In order to sort out what was going on, he and his coinvestigator created a bunch of simulated samples and set them to the laboratories for testing. Unfortunately what he discovered was that the clinicians were right, the laboratories were wrong and the laboratory information was crap strongly resembling a grand scale scattergram. What followed was the development of a formalized Proficiency Testing scheme which eventually spread around the world.
That was a good thing because it introduced a new level of Quality assessment that has benefited laboratories greatly by making the processes of sample examination more rigorous and standardized.

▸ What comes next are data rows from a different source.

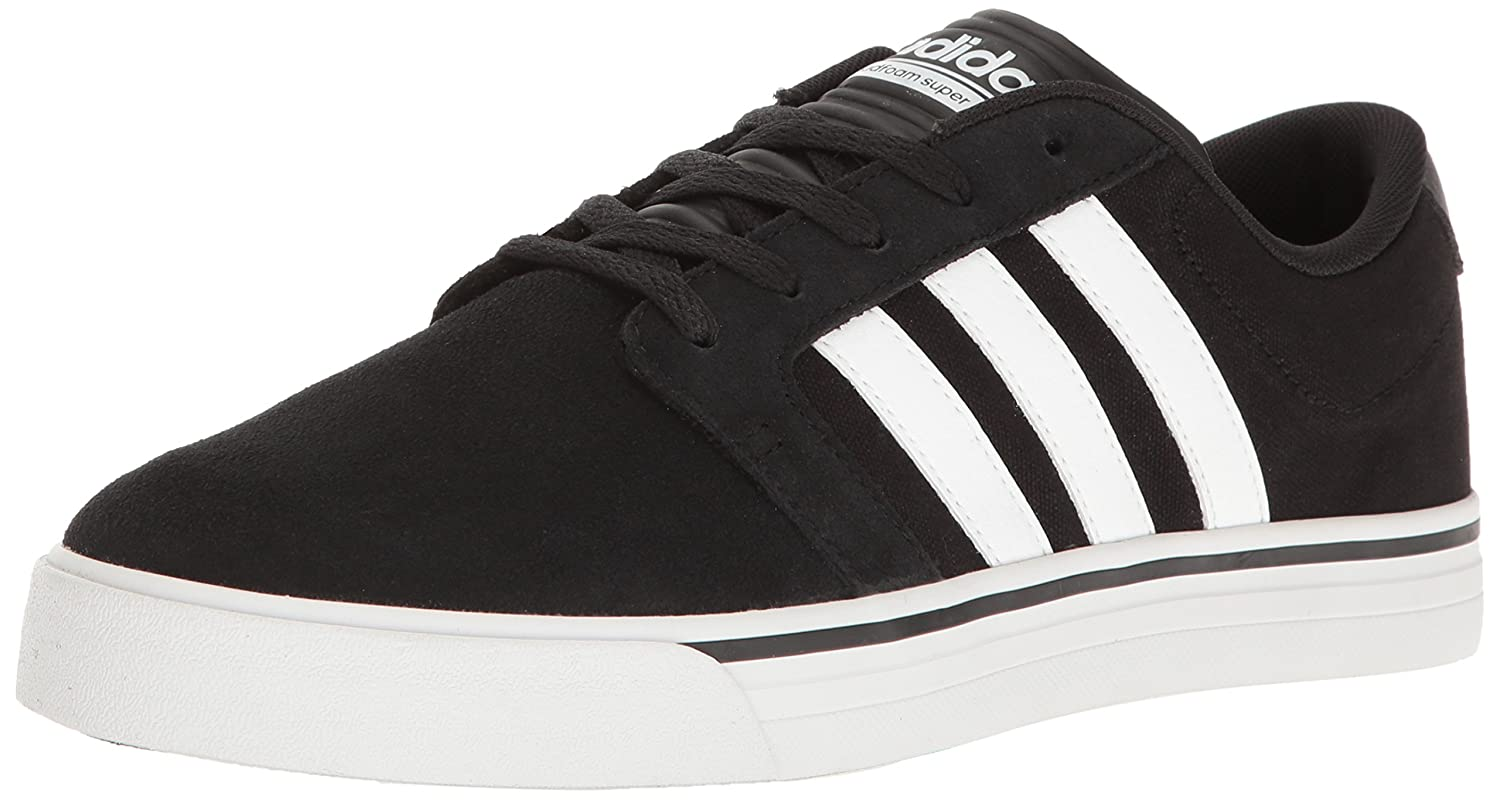 promo code 1eaf3 914b3 Amazon.com   adidas Men s Cloudfoam Super Skate Sneakers, Black White Lime,  ((8 M US)   Fashion Sneakers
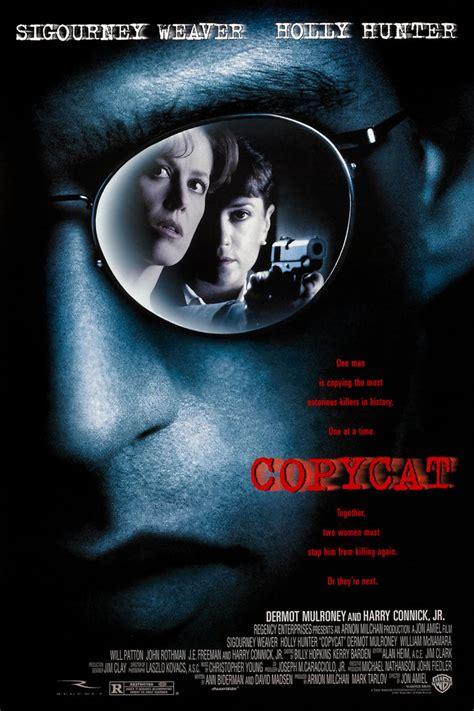 copycat upholstery copycat dvd release date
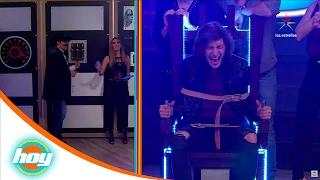 ¡Alfredo Gatica y Federico Ayos le suben la intensidad a La Silla Eléctrica! | Hoy
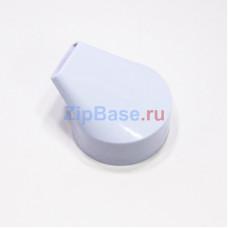 Распылитель увлажнителя Ballu UHB-205 белый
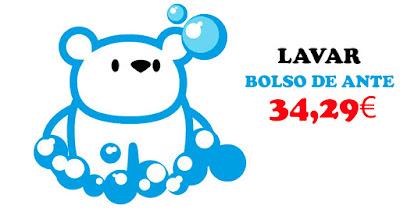 limpiar bolso de ante tintorería Sevilla El Oso Polar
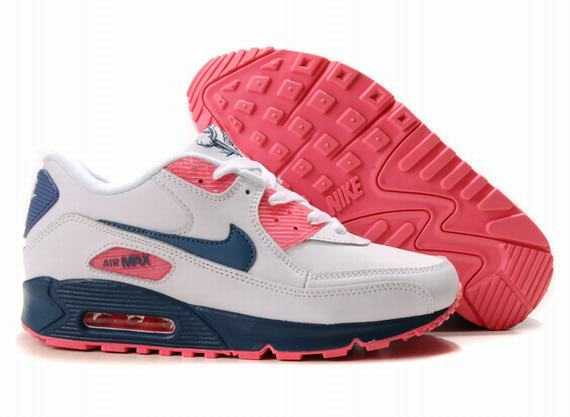 nike pour Femme nike air revolution sky hi gs chaussure montante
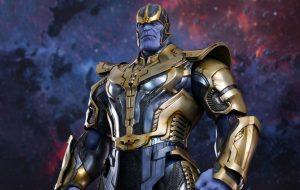 Pantera Negra, Homem-Formiga, e Guerra Infinita: tudo o que vimos no painel da Marvel na CCXP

But the world does not stand still and medical laboratory sample examination has become mechanized and computerized and quality controlled to the point that the machines are rarely wrong, and when they are they are smart enough to shut down reducing the risks of machine error. So Proficiency Testing especially for machine generated laboratory data has become arguably redundant.
Proficiency Testing for machine generated data has become a statistical exercise looking at things like bias and uncertainty, neither of which has much to do with laboratory proficiency and competence.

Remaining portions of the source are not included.